Sorcières : la puissance invaincue des femmes de Mona Chollet

On 12 mars 2021 by Marie

Je devais avoir 8-9 ans quand nous sommes allés à Oudewater aux Pays-Bas et que je me suis faite peser. C’était l’attraction du musée. Se faire peser et recevoir le certificat que nous ne sommes pas des sorcières/sorciers. Je dois encore avoir mon certificat quelque part. Je me souviens que je trouvais cette histoire de chasses aux sorcières étrange et surréaliste, mais sans plus. A part Ma sorcière bien-aimée, dont le nez m’amusait, les images de sorcières auxquelles j’étais confrontée n’étaient pas positives. J’ai grandi avec une méfiance de ces figures et du concept vague qu’est la sorcellerie.

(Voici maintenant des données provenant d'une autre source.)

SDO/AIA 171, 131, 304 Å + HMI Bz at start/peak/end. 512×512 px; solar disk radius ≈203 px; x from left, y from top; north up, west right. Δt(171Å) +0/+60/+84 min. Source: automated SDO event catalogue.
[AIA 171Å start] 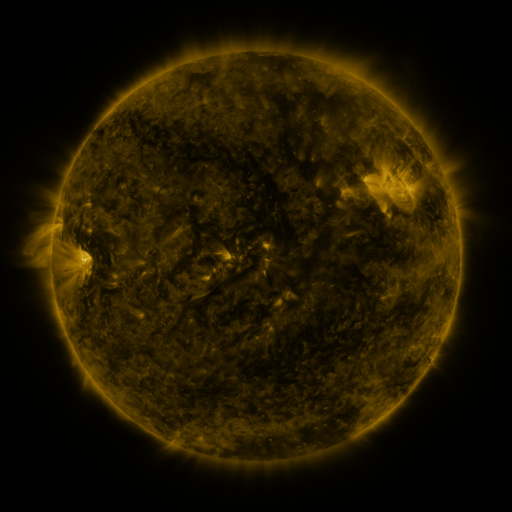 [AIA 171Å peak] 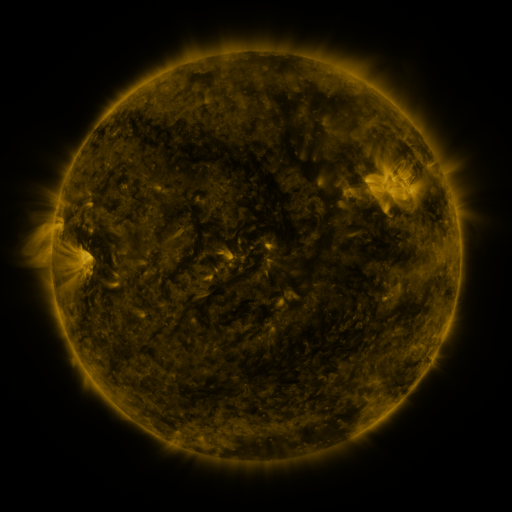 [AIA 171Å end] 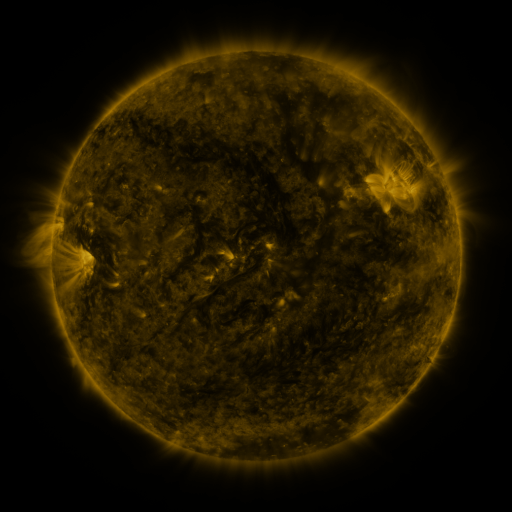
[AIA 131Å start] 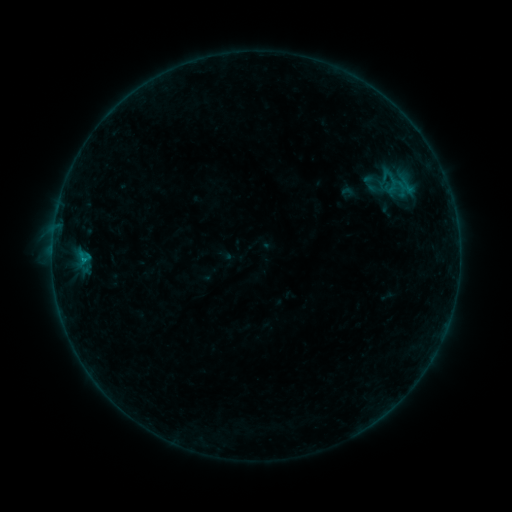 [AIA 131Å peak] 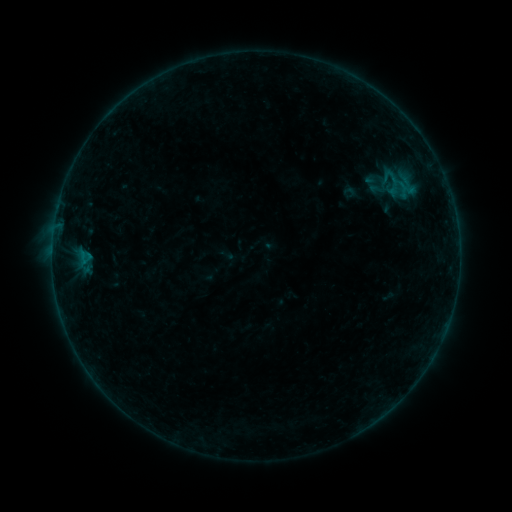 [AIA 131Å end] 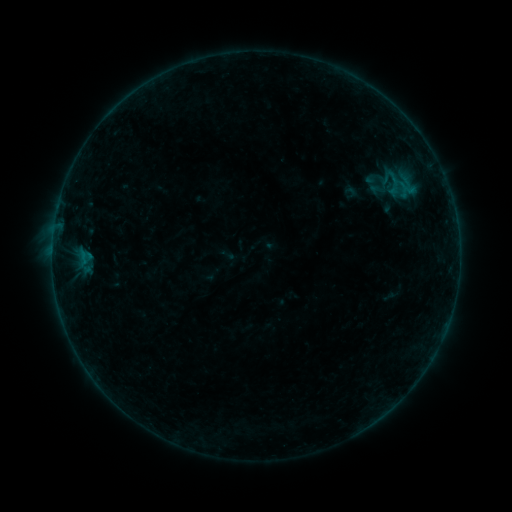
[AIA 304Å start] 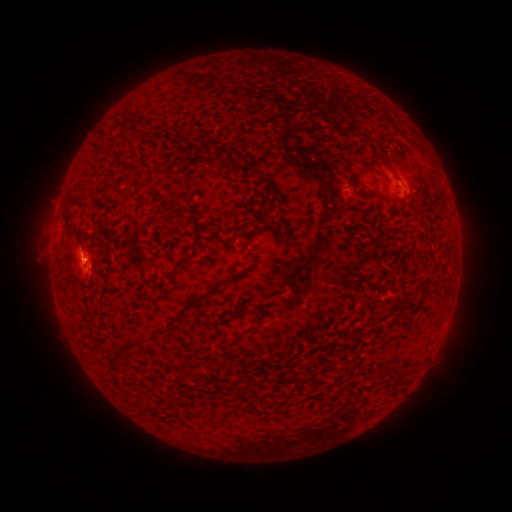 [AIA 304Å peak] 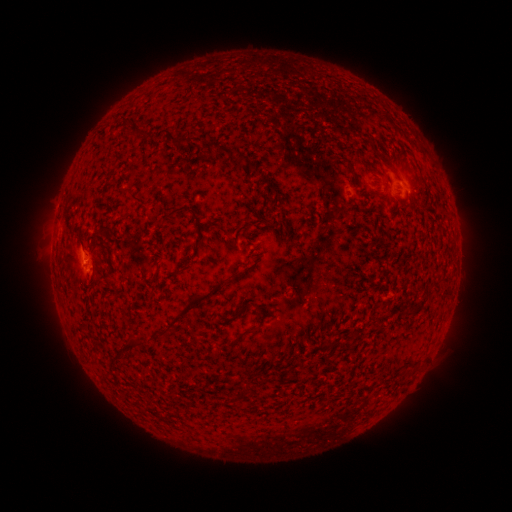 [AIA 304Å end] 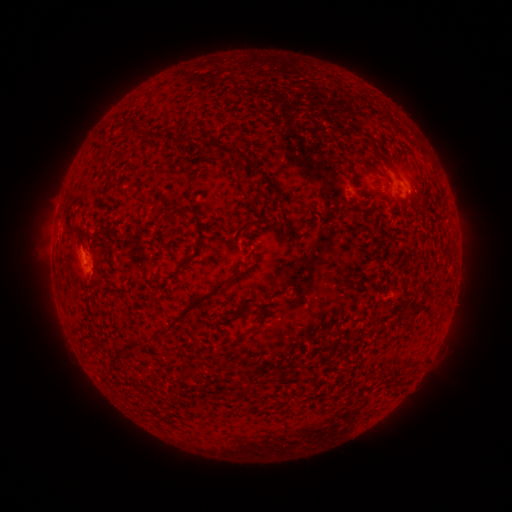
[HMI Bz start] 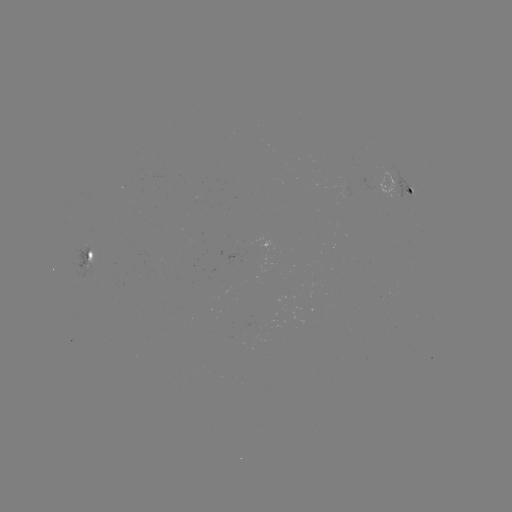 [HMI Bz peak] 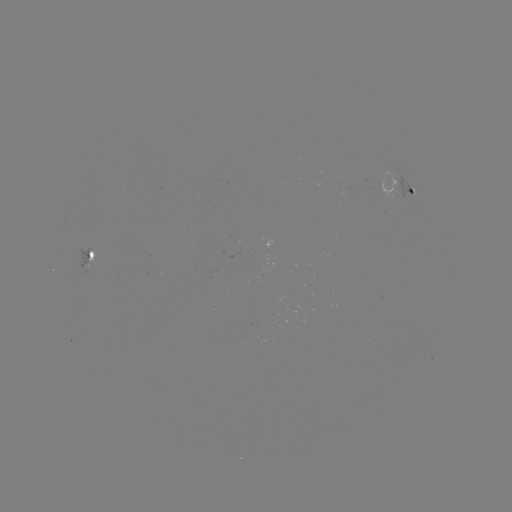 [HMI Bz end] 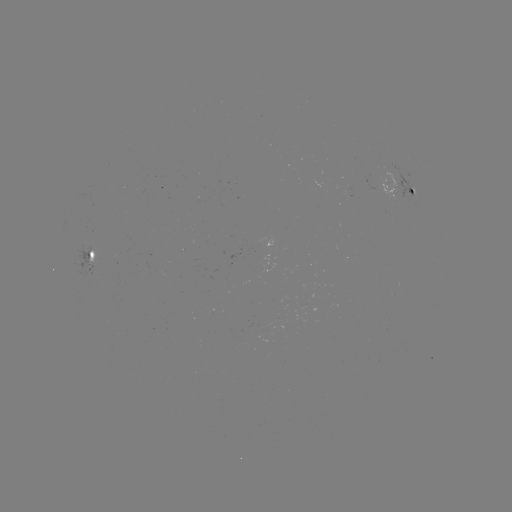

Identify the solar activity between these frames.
emerging-flux region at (86, 263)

Quand Mona Chollet a présenté son livre à la Grande Librairie, j’ai été intriguée par le sujet et son entretien. Quelques années plus tard, j’ai enfin le livre entre les mains et je ne le lâche plus…

Pour Chollet, la figure de la sorcière est positive et incarne la femme affranchie de toute domination, celle qui montre la voie aux autres. Dans son introduction, elle présente les chasses aux sorcières des 16ème et 17ème siècles. Elle montre ensuite comment ces évènements et l’imaginaire qui en découle ont contribué à façonner notre monde (en Europe et aux Etats-Unis) et notre représentation des femmes. Si elle survole dans ces premières pages la façon dont la figure de la sorcière a été réappropriée et revendiquée au fil des ans, le but de son livre est essentiellement « d’explorer la postérité des chasses aux sorcières en Europe et aux Etats-Unis » (34) en abordant quatre facettes de cette histoire, liées à l’identité des femmes, à savoir :

  • l’indépendance féminine
  • la criminalisation de la contraception et de l’avortement
  • l’image négative de la vieille femme
  • une nouvelle conception du savoir mise en place 

1. L’indépendance féminine

Dans le 1er chapitre, intitulé « Une vie à soi. Le fléau de l’indépendance féminine », Chollet décrit comment la femme indépendante et autonome fait peur et continue de poser problème dans la société. 

« L’autonomie, contrairement à ce que veut faire croire aujourd’hui le chantage de la « revanche », ne signifie pas l’absence de liens, mais la possibilité de nouer des liens qui respectent notre intégrité, notre libre arbitre, qui favorisent notre épanouissement au lieu de l’entraver, et cela quel que soit notre mode de vie, seule ou en couple, avec ou sans enfants » (70).

Mona Chollet

Elle considère d’abord la femme célibataire qui incarne la forme d’indépendance la plus visible, la plus évidente. La vie de la journaliste féministe Gloria Steinem (1934-) montre entre autre comment il est difficile pour certains d’imaginer la vie d’une femme qui n’est ni en couple, ni mère. La femme reste souvent associée à son statut (cf. mademoiselle-madame). Une femme qui souhaite tracer son chemin seule risque d’être considérée comme « pathétique » et « triste » et est souvent associée à la figure de la sorcière (on pense notamment au cliché de la « fille à chat »). Et si les bûchers ne sont plus à l’ordre du jour, Chollet dénonce comment certaines pratiques, certains discours misérabilistes ou condamnatoires tentent de décrédibiliser ces femmes. 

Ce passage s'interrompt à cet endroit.